Methods: From April through September 2025, medical students completing general surgery or general surgery-adjacent subinternships (e.g. vascular, cardiothoracic, transplant surgery) at three academic hospitals completed a 72-item, seven-domain survey on a 5-point Likert scale. Domains included rotation structure, rounding & patient care, operating room conduct, technical skills, knowledge base, clinic, and professionalism. Dunn’s post-hoc test with Benjamini–Hochberg correction was used to compare domain rating means. Differences between home and visiting students were compared using independent-samples t-tests.
Results: Fifty-five students (26 visiting, 29 home) completed the survey (response rate = 57%). The median overall satisfaction score was 9.5/10 [IQR 8.25-10]. Overall, mean domain scores (±SD) were: Professionalism = 4.72 ± 0.43, Rotation Structure = 4.50 ± 0.52, Operating Room = 4.31 ± 0.57, Knowledge = 4.19 ± 0.59, Technical = 3.93 ± 0.82, Clinic = 3.85 ± 0.99, and Rounding = 3.70 ± 1.00. Post-hoc comparisons revealed Professionalism scored significantly higher than nearly all other domains (p < 0.01), except Rotation Structure (Image 1). No significant differences were observed between home and visiting students in overall satisfaction or any domain mean (p > 0.05). Item comparison revealed that visiting students less frequently completed their subinternship early enough to receive a letter of recommendation (p = 0.047).

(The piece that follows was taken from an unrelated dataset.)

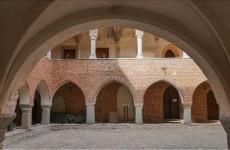 Выставочный зал музея в замке Лидзбарк Варминьский в Польше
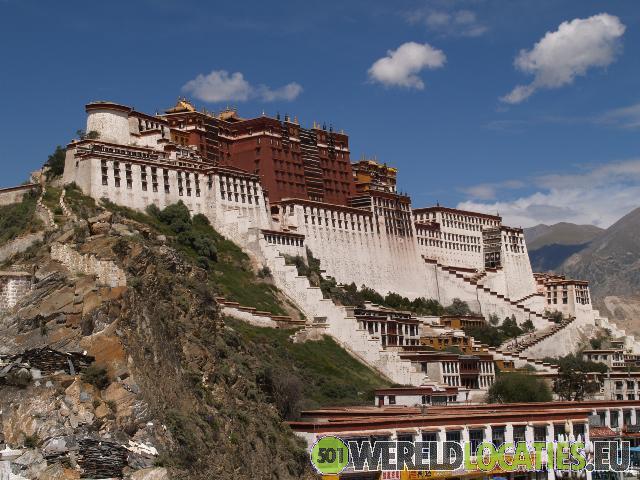 Het Tibetaanse Potala Paleis in Lhasa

Conclusions: Subinternship quality was rated highly overall, with Professionalism and Rotation Structure most positively evaluated, while Clinic and Rounding & Patient Care experiences were identified as areas for potential improvement. Equivalent ratings between home and visiting students suggest consistent educational quality regardless of student home institution. These findings provide actionable insight for enhancing subinternship design and are the first step toward benchmarking national standards for surgical subinternship quality.